If the page loads blank or malformed, verify:

  • Apache CGI enabled
  • mod_rewrite not interfering
  • File permissions on /usr/local/nagios/

Next Steps & Operational Guidance

  • To monitor remote servers: deploy NRPE or agentless checks via SSH.
  • Expand configuration by adding .cfg files under /usr/local/nagios/etc/objects/.
  • Apply changes:
    sudo systemctl restart nagios
    
  • Mail alerts: configure contacts.cfg and test with sendmail or mailx.

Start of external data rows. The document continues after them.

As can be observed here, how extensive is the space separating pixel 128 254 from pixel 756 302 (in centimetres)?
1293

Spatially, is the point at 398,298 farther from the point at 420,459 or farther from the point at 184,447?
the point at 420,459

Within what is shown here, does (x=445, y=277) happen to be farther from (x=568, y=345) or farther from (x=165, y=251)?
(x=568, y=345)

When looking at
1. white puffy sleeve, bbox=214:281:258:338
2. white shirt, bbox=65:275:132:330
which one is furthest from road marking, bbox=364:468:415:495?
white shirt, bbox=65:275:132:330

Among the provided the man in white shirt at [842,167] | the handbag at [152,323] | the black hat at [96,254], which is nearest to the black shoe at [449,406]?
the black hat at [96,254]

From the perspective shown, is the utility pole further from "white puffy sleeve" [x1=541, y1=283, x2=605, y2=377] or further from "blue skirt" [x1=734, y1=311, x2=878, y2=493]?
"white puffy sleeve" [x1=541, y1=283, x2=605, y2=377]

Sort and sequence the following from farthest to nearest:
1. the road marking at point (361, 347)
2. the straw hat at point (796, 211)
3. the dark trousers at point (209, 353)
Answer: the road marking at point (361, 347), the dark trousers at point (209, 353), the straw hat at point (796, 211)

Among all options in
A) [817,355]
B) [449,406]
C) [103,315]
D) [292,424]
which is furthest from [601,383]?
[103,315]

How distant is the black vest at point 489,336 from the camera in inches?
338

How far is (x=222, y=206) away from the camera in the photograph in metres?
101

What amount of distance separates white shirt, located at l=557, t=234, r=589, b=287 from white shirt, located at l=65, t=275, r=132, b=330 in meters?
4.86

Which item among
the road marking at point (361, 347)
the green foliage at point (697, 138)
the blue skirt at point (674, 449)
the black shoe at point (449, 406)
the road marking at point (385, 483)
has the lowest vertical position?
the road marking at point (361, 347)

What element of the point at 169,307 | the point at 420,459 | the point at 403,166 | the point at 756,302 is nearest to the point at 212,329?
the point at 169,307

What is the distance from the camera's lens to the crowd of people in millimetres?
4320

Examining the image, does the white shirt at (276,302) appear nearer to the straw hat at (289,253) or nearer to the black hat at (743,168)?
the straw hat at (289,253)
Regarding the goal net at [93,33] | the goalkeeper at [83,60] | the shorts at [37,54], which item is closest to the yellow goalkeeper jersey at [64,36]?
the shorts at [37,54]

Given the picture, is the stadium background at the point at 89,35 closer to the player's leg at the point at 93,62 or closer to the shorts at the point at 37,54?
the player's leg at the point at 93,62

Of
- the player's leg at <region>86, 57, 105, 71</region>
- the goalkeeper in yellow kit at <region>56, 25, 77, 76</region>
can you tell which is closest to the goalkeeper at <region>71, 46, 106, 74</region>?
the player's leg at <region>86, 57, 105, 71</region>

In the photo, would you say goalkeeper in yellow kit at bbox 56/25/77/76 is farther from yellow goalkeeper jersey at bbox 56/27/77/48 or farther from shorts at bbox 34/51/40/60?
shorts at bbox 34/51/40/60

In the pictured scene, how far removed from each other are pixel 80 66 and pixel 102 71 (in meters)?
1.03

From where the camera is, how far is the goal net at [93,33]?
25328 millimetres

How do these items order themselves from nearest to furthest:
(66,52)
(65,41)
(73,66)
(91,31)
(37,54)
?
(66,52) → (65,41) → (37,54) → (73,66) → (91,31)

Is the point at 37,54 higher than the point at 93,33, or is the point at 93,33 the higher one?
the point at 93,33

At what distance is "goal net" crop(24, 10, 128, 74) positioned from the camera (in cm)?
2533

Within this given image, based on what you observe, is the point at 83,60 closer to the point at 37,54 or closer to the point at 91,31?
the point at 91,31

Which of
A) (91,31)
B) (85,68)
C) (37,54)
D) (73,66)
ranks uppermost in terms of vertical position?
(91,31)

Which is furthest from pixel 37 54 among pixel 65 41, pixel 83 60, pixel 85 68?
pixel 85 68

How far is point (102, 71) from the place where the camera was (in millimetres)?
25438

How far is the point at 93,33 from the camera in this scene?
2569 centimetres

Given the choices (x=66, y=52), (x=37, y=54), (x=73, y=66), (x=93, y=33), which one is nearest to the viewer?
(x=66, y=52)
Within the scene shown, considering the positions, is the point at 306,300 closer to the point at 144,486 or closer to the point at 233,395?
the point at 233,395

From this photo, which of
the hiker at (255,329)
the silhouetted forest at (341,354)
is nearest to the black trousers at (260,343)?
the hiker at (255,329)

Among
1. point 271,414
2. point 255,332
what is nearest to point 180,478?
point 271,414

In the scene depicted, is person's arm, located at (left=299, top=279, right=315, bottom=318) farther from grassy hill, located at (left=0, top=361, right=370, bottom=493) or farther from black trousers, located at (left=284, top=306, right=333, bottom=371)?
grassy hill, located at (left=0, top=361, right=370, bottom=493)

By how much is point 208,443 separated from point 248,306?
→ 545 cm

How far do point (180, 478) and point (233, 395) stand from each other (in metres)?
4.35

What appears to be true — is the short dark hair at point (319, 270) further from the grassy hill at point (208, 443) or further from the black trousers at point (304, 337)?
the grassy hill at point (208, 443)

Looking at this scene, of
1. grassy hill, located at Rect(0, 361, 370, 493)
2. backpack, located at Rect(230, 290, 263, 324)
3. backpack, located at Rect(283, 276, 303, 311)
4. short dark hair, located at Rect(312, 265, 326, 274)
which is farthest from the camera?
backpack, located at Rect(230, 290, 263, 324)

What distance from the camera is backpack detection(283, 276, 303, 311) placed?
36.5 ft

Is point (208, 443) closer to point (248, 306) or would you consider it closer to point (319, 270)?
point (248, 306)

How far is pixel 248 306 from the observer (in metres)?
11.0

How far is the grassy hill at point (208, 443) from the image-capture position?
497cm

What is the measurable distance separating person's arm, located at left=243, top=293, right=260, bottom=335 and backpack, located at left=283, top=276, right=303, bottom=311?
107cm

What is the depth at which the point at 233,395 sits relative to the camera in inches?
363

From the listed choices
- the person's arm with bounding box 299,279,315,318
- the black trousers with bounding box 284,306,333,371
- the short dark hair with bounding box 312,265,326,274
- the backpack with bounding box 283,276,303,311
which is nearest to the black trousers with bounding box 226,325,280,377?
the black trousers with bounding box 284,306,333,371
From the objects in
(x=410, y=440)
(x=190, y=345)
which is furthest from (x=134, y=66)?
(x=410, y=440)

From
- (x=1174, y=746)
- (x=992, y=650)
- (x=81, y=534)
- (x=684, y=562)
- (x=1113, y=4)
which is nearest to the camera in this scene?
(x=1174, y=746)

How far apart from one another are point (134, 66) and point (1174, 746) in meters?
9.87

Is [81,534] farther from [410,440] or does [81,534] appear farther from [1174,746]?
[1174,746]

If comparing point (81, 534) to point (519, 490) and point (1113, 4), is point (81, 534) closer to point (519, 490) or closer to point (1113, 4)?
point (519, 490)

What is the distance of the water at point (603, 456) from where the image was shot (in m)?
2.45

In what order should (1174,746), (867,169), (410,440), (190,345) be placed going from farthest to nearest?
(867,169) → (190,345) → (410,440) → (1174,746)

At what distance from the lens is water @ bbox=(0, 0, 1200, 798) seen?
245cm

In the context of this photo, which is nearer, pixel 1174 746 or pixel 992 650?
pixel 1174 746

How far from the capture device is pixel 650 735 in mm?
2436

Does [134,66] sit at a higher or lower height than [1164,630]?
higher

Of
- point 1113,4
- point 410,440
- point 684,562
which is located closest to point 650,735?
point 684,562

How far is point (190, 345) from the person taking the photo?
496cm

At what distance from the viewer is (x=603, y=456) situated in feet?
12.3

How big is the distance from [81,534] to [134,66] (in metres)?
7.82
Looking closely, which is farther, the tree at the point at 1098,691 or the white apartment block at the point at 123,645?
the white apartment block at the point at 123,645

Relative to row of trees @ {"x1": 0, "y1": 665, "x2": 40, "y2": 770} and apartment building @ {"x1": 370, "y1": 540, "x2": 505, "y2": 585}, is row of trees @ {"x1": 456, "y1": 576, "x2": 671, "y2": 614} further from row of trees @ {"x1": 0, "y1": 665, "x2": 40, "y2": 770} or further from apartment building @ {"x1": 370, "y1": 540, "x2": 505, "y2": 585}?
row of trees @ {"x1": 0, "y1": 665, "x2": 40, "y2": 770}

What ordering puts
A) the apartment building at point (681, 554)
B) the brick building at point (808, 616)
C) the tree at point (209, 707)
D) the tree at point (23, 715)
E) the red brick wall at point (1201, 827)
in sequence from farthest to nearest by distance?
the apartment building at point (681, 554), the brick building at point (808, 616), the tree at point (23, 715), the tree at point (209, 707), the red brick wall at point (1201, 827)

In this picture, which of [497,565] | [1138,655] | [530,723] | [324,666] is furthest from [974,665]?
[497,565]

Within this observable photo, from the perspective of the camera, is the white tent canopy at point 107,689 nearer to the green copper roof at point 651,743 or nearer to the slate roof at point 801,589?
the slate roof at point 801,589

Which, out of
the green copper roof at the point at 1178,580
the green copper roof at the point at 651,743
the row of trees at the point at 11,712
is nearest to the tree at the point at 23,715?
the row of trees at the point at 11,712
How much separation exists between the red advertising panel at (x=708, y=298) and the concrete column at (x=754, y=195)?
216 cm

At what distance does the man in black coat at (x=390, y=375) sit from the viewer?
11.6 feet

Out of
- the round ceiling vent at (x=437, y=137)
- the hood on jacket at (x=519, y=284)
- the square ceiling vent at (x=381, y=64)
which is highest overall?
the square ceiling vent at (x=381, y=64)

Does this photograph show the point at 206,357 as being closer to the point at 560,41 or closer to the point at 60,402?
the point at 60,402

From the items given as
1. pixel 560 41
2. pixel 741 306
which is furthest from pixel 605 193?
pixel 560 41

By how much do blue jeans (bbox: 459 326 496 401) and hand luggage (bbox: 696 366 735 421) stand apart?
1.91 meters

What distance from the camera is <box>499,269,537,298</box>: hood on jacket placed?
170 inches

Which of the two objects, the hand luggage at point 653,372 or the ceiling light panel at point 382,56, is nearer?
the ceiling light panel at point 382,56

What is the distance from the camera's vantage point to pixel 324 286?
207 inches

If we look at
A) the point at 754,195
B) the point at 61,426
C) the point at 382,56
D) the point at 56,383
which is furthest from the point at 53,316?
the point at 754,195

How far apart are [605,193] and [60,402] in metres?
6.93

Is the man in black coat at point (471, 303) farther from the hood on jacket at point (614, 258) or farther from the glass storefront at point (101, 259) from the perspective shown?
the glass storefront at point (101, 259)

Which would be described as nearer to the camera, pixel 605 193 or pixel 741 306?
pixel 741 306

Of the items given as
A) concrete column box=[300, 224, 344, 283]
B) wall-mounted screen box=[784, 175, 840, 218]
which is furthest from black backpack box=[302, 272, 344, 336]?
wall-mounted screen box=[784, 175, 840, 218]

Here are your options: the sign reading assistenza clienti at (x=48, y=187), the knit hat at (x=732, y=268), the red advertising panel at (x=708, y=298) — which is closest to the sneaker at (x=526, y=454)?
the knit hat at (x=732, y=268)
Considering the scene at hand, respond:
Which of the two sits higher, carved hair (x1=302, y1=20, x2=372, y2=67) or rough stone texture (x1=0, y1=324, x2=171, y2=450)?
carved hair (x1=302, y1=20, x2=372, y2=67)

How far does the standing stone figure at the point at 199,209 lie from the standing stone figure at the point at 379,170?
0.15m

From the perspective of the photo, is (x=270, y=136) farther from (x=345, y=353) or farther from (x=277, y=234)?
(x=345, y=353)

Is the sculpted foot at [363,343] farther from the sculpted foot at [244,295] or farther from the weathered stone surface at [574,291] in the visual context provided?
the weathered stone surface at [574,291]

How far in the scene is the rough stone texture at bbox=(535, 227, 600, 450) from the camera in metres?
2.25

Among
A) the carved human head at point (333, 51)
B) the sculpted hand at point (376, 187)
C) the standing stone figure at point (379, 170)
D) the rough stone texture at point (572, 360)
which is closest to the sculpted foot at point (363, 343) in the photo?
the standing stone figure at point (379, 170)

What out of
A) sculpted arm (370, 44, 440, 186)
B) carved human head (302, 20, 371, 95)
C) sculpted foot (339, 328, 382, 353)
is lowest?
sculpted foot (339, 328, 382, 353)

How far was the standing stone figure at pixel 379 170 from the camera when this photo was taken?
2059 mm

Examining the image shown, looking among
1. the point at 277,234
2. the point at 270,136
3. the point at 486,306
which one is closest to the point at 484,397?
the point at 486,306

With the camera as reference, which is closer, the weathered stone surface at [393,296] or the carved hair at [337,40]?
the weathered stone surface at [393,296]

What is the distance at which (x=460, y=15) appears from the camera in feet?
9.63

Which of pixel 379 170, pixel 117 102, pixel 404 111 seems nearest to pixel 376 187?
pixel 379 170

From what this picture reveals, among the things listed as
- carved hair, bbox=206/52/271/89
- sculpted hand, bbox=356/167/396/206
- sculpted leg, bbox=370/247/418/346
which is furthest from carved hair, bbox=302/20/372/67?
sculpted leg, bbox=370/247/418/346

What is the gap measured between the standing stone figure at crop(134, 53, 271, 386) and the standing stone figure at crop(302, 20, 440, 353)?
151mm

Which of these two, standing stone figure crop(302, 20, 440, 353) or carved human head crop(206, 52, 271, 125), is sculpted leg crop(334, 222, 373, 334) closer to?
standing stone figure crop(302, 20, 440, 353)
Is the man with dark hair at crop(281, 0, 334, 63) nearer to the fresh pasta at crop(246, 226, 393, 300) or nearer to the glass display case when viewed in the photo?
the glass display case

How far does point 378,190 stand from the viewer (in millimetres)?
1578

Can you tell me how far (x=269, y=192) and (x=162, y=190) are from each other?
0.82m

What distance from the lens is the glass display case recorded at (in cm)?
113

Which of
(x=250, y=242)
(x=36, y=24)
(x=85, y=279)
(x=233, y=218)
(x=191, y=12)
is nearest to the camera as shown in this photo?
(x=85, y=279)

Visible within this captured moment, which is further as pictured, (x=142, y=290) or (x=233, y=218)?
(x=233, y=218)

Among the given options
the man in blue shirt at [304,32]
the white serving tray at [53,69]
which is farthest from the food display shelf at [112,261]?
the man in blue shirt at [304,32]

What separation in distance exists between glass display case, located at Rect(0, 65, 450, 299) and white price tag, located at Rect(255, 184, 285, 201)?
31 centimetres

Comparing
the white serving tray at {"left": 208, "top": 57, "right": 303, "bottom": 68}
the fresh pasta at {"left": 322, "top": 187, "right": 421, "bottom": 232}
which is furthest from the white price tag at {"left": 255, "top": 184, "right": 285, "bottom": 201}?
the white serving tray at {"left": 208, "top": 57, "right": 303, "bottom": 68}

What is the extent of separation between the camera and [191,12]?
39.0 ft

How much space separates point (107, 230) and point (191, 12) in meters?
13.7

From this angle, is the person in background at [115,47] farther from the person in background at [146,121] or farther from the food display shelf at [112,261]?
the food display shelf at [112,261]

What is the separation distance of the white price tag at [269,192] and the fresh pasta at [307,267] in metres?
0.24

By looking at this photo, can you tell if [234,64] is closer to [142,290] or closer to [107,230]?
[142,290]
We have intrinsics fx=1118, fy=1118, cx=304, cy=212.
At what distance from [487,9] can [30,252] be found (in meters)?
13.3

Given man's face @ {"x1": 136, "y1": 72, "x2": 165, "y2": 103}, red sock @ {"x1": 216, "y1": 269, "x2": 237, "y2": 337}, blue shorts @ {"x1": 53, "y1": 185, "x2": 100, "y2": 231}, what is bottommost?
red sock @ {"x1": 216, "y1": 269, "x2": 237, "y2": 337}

Example: Adding a new host for basic ping check:

define host {
  use             linux-server
  host_name       web01
  alias           Web Frontend Node
  address         10.0.1.10
}
define service {
  use                     generic-service
  host_name               web01
  service_description     PING
  check_command           check_ping!100.0,20%!500.0,60%
}

Check Nagios config syntax before restarting:

/usr/local/nagios/bin/nagios -v /usr/local/nagios/etc/nagios.cfg

Practical Note

  • SSL is strongly recommended for the web UI. Use mod_ssl and update the Nagios Apache conf block to redirect HTTP to HTTPS.
  • Limit access to the /nagios URI with firewall rules or Apache .htaccess as appropriate.
  • If you see “Error: Could not open command file”, double-check nagcmd group permissions on /usr/local/nagios/var/rw—it’s a common first-timer mistake.

Summary Table

ComponentVersionPath
Nagios Core4.4.8/usr/local/nagios/
Nagios Plugins2.3.3/usr/local/nagios/libexec/
Config FilesN/A/usr/local/nagios/etc/
Apache UserapacheN/A

Closing

A streamlined Nagios install on CentOS 7 allows for direct monitoring of key infrastructure, with minimal resource overhead and few moving parts. Enterprise environments may need additional integrations—LDAP authentication, distributed checks—but the above suffices for small to medium estate monitoring. For automated deployments, consider building a simple shell script using these exact commands, or encapsulate the process in a configuration management system (e.g., Ansible, Puppet).

For edge cases and performance tuning, consult the Nagios Core forums or real-world operations threads—default settings often benefit from tailoring.